Chrissy Fletcher and daughter
Mother Chrissy Fletcher and her daughter whose life was saved by a leaflet on brain tumours.
With 500 children and young people diagnosed with a primary brain tumour each year we’re looking at information about brain tumours in children. Today we're focusing on the HeadSmart campaign, funded and promoted by The Brain Tumour Charity. HeadSmart research in the 2000s investigated the reasons behind delayed diagnosis of childhood brain tumours and identified common signs and symptoms by age groups. The campaign has reduced the time between symptoms and diagnosis from 9.1 weeks in 2011 to 6.5 weeks today, with the aim to reduce this further to 4 weeks or less. Among others, typical symptoms of brain tumours in children and young people include:
  • Persistent or recurring vomiting
  • Persistent or recurring headaches
  • Balance/co-ordination problems/walking problems
  • Blurred or double vision.
The Brain Tumour Charity has a number of animations for children that explain brain tumours, scans, chemotherapy and more.
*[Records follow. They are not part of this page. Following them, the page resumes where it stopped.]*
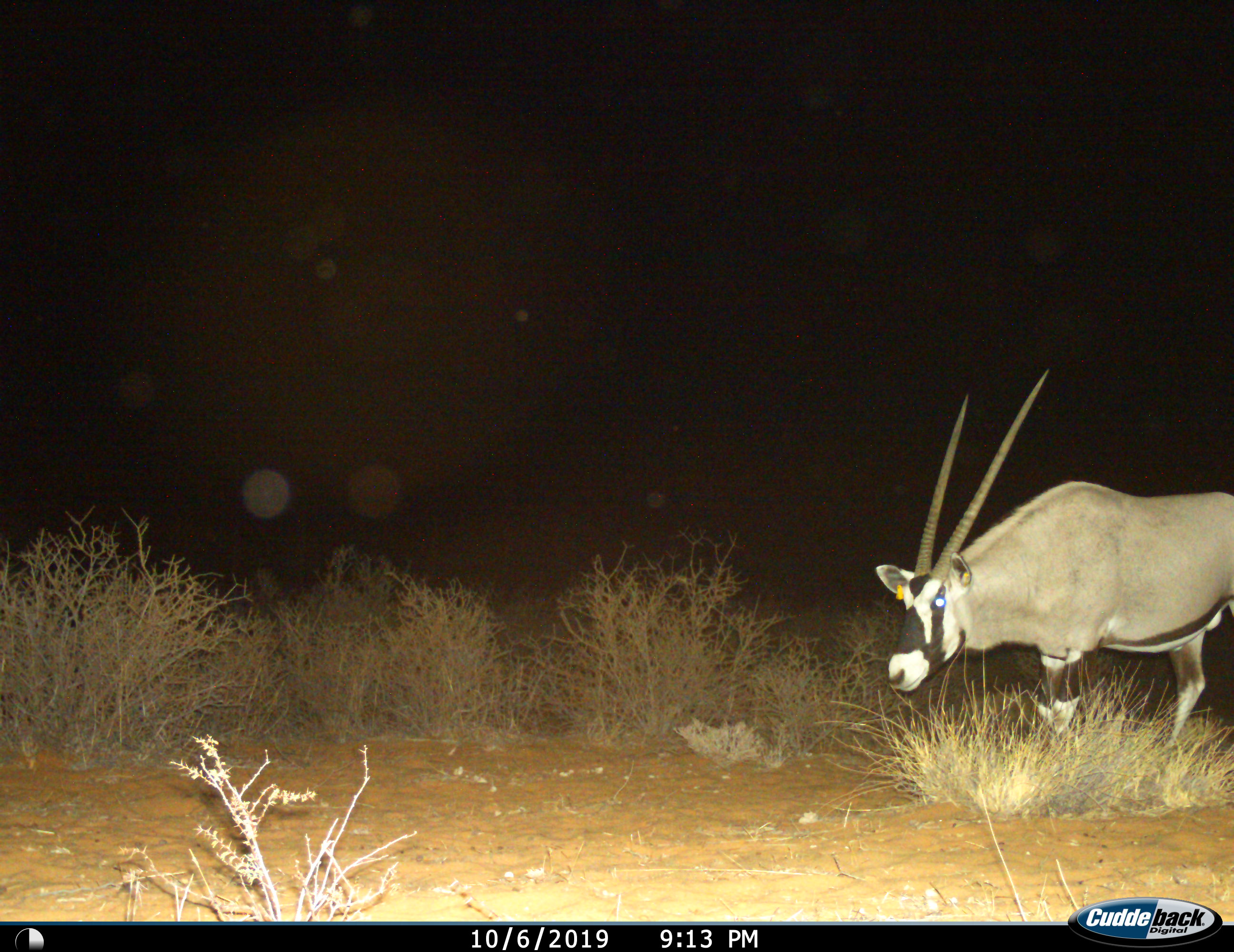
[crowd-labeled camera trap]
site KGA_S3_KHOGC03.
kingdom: Animalia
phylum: Chordata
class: Mammalia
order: Artiodactyla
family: Bovidae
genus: Oryx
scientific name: Oryx gazella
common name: gemsbok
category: oryx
Oryx (gemsbok) (Oryx gazella), count 1. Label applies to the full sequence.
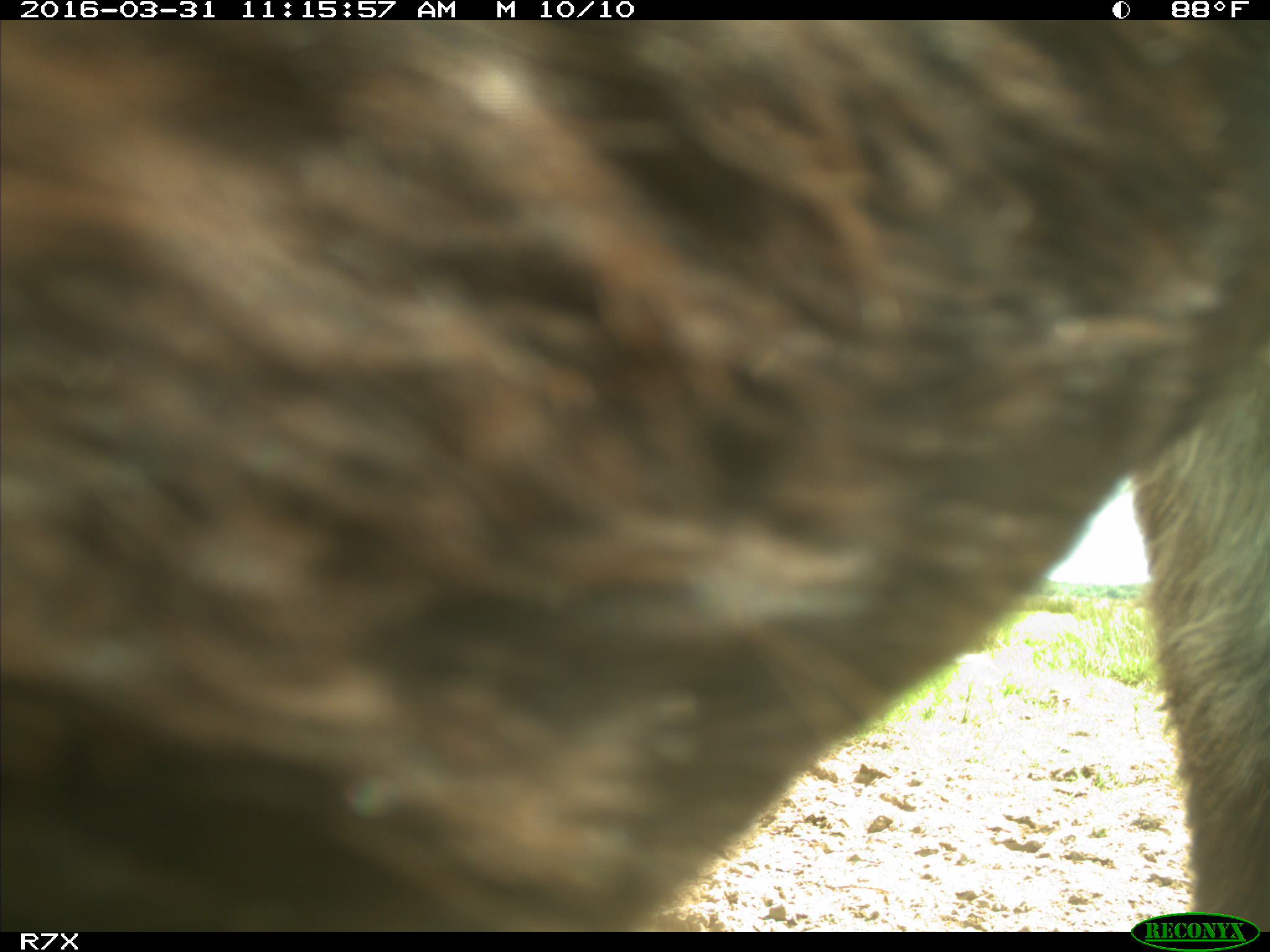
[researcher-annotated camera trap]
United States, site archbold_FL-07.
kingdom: Animalia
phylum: Chordata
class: Mammalia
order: Artiodactyla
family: Bovidae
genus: Bos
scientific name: Bos taurus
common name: domestic cow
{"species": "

These have proved popular among people of all ages, not just children. One story showing the power of HeadSmart is that of a young girl (now aged nine) who was diagnosed after an optician gave her a HeadSmart card. Mother Chrissy Fletcher said: “I have no doubt whatsoever my little girl wouldn’t be alive today if it wasn’t for the HeadSmart card. I am so grateful to The Brain Tumour Charity and the optician.” The Brain Tumour Charity runs HeadSmart in partnership with the Children’s Brain Tumour Research Centre and the Royal College of Paediatrics and Child Health. For further information on brain tumours in children, you can read real stories on Ethan and Mikey. Both boys were seven-year-olds when diagnosed with a brain tumour and later received rehabilitation at The Children's Trust.